Однако она выжила в клешнях НКВД, попав еще девятилетней девчонкой в детдом для детей врагов народа, когда у нее арестовали отца, мать, дедушку, бабушку, и выжила в клешнях проклятой болезни, победив болезнь тем, что перестала о ней думать, всю себя вложив в наконец-то обретенного сына.
До того как я первый раз поцеловал ее, я знал ее десять лет, был другом ее мужа, часто бывал в их доме и никогда не позволял себе даже подумать о том, что между нами может что-то случиться. Это случилось только тогда, когда и ее семейная жизнь, и моя распались, и два несчастья, неожиданно для них самих, прижались друг к другу, надеясь, что станут счастьем.
С женой друга это вообще может происходить лишь тогда, когда потом она становится твоей женой. Но лучше, чтобы это вообще не происходило.
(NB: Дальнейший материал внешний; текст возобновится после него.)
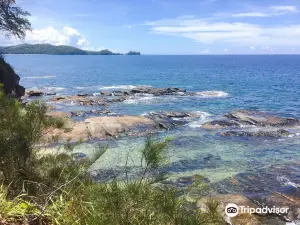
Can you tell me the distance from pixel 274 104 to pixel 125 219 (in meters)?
49.9

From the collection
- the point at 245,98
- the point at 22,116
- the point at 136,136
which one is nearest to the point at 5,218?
the point at 22,116

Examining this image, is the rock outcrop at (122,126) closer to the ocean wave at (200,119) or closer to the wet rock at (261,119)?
the ocean wave at (200,119)

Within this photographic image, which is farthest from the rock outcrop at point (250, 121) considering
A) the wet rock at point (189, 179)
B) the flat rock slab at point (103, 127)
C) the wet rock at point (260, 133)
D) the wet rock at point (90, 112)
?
the wet rock at point (189, 179)

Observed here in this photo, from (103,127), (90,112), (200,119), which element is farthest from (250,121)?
(90,112)

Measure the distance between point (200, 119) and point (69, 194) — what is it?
33.4m

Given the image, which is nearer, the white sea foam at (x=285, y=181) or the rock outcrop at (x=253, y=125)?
the white sea foam at (x=285, y=181)

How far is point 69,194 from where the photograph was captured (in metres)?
7.01

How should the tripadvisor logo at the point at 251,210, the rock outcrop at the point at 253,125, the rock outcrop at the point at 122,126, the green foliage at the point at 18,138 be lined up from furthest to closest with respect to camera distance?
the rock outcrop at the point at 253,125 < the rock outcrop at the point at 122,126 < the tripadvisor logo at the point at 251,210 < the green foliage at the point at 18,138

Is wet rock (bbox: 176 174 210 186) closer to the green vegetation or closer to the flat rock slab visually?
the green vegetation

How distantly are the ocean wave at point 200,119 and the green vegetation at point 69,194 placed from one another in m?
27.5

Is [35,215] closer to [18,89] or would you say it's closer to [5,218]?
[5,218]

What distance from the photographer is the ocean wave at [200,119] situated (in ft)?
119

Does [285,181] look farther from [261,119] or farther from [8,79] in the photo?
[8,79]

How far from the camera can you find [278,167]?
22656mm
Рассказывают, что, когда Пастернак увел жену у своего друга – пианиста Генриха Нейгауза, тот стукнул его по голове клавиром оперы Мейербера «Гугеноты», а потом бросился к нему в ужасе – не повредил ли он гениальную голову. Тем не менее Пастернаку досталось поделом.
Я ни разу не пожалел о том, что женился во второй раз, а вот о том, что нанес рану другу, жалел и до сих пор жалею.
Моя вторая жена стихов не писала, но она принадлежала к немногому числу тех, для кого их стоит писать.